Tangent #2: I love Shakespeare. One summer, I obsessively read and in some cases reread every single one of his plays. While, I don’t think this is news to anyone, but it bears repeating: Coriolanus, along with Titus Andronicus, may be the toughest to get through.

Take Shelter: In which she plays the wife (suffering) of a man whose laden schizophrenia is slowly bubbling to the surface.

Tangent #3: Man, Michael Sheen is a fucking great actor. If Michael Fassbender not getting an Oscar nomination for “Shame” was the biggest snub of the year, Sheen’s performance in Take Shelter may be the second biggest.

The Debt: In which she plays the younger version of Helen Mirren, who plays a former Israeli Intelligence Agent who has been keeping a very big secret. Oh yeah, and she’s the long-suffering wife of a fellow Intelligence officer.

Tangent #4: I had higher hopes for this movie, given the cast and the pedigree of the filmmakers behind it (Bill Madden directing, a screenplay by Matthew Vaughn.) It’s a perfectly watchable thriller, however, at about the halfway mark of the film, I found myself manicuring my Amazon wish list (It’s compulsive… I hope I’m not alone.)

Wait for it…read it again…see the pattern.

This may seem like I’m the first guy to knock what has been an extraordinary year for the lady, but I’m not. In fact, it’s just opposite. Looking at the broad strokes, the similarities are certainly there, but what Chastain has done with every performance is simply remarkable. She is able with great subtlety and economy to mine the different shades of the human condition as it pertains to women. While she has essentially played the same role in all five films, she has ranged from electric exuberance to unflinching resolve to extreme pain. If watched in succession, it’s not entirely impossible to think of Chastain’s five performances as one large all-encompassing performance.

With so much heat around her, the possibilities are endless as are the paychecks. At this point, the fork in the road is upon her.
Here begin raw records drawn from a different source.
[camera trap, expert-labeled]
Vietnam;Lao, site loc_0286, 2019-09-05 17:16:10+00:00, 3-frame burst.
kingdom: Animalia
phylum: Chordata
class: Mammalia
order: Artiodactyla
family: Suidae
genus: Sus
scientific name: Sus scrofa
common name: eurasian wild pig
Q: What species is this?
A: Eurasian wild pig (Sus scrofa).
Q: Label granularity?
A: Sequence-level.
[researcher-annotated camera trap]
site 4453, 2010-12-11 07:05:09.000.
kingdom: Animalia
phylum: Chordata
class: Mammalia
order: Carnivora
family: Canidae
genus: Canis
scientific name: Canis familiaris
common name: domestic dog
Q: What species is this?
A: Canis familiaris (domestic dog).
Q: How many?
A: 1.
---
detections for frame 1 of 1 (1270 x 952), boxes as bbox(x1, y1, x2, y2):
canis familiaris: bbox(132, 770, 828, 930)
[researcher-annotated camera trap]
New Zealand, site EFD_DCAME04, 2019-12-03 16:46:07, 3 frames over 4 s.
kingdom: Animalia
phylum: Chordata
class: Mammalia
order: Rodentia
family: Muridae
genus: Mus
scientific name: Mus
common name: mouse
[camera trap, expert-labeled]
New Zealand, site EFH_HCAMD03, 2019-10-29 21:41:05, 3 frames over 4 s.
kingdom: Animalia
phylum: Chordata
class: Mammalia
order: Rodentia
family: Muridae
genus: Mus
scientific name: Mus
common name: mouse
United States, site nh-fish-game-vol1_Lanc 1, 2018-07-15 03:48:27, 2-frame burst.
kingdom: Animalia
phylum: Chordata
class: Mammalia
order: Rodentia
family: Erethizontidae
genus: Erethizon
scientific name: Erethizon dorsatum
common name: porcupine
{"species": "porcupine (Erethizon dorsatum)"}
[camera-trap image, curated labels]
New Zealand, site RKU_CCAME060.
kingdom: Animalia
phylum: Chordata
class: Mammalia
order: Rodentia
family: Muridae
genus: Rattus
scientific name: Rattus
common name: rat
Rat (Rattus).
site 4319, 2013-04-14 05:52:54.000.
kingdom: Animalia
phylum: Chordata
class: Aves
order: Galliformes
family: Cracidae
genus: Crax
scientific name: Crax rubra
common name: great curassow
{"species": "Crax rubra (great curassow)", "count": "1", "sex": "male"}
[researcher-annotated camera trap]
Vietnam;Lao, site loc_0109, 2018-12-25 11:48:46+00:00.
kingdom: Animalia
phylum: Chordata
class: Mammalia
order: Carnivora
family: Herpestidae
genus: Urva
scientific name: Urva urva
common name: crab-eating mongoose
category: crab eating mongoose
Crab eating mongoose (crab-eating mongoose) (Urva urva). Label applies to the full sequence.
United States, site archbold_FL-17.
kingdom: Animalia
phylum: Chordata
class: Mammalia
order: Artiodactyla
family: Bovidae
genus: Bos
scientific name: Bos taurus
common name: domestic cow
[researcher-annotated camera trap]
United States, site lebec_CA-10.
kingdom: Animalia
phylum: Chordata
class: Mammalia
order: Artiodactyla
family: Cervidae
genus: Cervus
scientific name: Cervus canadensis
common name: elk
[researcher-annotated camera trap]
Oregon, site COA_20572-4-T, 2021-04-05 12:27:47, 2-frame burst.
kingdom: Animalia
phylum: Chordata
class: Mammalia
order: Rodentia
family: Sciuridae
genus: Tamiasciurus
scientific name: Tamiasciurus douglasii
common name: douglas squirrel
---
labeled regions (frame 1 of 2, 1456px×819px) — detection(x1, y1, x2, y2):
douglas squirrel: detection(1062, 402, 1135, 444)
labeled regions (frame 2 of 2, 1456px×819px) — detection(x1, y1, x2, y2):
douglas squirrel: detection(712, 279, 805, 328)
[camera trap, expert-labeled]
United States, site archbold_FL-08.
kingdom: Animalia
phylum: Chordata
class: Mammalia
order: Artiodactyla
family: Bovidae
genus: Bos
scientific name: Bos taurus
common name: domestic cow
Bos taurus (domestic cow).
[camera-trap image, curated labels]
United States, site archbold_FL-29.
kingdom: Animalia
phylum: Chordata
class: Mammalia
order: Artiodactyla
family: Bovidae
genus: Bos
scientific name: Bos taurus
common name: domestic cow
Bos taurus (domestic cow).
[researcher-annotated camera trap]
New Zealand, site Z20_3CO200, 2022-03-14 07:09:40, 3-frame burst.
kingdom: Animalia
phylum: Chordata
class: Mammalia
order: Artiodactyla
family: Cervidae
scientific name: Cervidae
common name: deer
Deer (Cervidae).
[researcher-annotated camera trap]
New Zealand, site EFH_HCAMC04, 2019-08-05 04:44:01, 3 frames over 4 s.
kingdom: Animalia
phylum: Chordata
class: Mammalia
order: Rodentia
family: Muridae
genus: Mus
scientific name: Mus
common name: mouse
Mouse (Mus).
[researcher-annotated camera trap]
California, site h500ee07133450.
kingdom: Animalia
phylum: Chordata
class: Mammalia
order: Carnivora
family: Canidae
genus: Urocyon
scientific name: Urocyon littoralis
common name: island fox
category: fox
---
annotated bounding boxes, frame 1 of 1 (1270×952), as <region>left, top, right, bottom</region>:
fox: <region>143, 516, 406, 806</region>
Turn one direction and you go by way of Kate Hudson and make one dispensable romantic comedy after another until you whither away into obscurity and are only known for which rock star you are currently fucking. Turn the other direction and co tine to make interesting choices, win a couple of Oscars and transform into the second coming of Meryl Streep. Selfishly, I hope she chooses the latter. I realize that’s a high bar to set, but after a year like the one Ms. Chastain had, it’s hard not to see it coming. In 2011, Ms. Chastain may very well have painted her masterpiece, what will she do for an encore?